33. A treatment method, comprising:

extracting a tissue sample from a patient into a treatment device;

lysing said tissue sample into an lysed tissue sample within a chamber of said treatment device; and

administering said lysed tissue sample directly from said treatment device into the patient to produce an immune response.

34. A treatment method, comprising:

lysing a tissue sample into a lysed tissue sample within a chamber of a treatment device; and

administering said lysed tissue sample directly from said treatment device into a patient such that an immune response is produced.

35. The treatment method of claim 34, wherein said tissue sample is obtained from the group consisting of the patient, a human other than the patient, a mammal, and a tissue culture.

36. The treatment method of claim 34, wherein said immune response is directed toward an infectious disease or a cancer.

37. A kit for a device for producing an immune response, comprising:

a lysis mechanism configured to induce cell lysis of a tissue sample;

an administration mechanism coupled to said lysis mechanism, wherein said administration mechanism is configured to administer said lysed tissue sample to a patient; and

instructions for using said device.

38. The kit of claim 37, further comprising an extraction mechanism configured to extract tissue from a subject.

39. The kit of claim 38, wherein said extraction mechanism includes a collection needle, a biopsy needle, a stylet, or a cannula.

40. The kit of claim 37, wherein said administration mechanism includes an admininistration needle.

41. The kit of any one of claims 37 to 40, further comprising at least one biologically active additive.
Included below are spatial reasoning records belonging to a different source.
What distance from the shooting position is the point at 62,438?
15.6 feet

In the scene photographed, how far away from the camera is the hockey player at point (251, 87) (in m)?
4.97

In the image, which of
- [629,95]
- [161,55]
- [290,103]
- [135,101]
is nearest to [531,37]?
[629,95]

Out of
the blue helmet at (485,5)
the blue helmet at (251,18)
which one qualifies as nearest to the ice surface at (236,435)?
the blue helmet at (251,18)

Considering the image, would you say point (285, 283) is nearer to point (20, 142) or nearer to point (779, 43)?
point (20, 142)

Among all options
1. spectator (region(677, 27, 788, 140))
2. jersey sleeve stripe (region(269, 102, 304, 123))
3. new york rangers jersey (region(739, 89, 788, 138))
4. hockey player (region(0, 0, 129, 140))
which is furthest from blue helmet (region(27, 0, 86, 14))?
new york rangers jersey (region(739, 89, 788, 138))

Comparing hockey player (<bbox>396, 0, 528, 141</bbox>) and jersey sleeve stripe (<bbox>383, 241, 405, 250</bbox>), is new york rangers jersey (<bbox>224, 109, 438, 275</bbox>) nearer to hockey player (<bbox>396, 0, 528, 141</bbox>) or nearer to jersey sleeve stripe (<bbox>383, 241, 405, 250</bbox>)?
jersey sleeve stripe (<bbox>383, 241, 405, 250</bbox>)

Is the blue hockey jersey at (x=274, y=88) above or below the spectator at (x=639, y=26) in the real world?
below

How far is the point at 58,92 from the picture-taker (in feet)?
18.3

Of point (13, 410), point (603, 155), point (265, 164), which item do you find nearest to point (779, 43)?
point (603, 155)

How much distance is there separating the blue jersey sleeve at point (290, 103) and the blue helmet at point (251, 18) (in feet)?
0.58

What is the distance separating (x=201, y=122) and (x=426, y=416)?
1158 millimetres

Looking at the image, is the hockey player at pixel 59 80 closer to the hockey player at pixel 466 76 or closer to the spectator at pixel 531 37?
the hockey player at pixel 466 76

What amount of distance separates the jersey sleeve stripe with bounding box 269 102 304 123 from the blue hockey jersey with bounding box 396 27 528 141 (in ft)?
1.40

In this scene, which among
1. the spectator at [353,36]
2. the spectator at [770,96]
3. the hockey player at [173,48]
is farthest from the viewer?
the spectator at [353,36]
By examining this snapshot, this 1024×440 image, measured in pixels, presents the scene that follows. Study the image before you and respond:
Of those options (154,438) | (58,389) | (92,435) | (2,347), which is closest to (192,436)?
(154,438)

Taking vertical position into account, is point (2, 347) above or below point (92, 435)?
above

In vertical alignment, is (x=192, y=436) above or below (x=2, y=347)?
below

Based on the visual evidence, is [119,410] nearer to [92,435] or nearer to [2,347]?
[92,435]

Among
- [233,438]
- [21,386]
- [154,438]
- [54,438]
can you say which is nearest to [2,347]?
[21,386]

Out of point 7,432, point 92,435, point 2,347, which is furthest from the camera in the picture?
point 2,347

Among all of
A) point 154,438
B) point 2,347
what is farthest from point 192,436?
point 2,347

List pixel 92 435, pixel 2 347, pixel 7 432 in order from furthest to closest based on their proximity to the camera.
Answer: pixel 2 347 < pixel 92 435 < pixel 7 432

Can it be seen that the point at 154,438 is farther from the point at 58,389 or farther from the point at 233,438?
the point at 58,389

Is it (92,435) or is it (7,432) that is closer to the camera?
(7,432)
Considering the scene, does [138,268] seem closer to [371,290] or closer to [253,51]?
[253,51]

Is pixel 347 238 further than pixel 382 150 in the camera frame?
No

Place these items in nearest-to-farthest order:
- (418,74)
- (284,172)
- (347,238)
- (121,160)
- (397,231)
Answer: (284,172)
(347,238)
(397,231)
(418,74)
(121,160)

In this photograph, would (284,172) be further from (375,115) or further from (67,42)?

42. The kit of claim 41, wherein said biologically active additive is selected from the group consisting of one or more of: a cytokine, an adjuvant, an antibody, a biological response modifier, an agonist of a ligand, or an antagonist of a ligand, a receptor, or a signal transduction molecule of the immune system, an anticancer agent, an anti-infective agent and any combination of the aforementioned.

43. The kit of any one of claims 37 to 42, further comprising a buffer.

44. The kit of any one of claims 37 to 43, further comprising a tissue sample.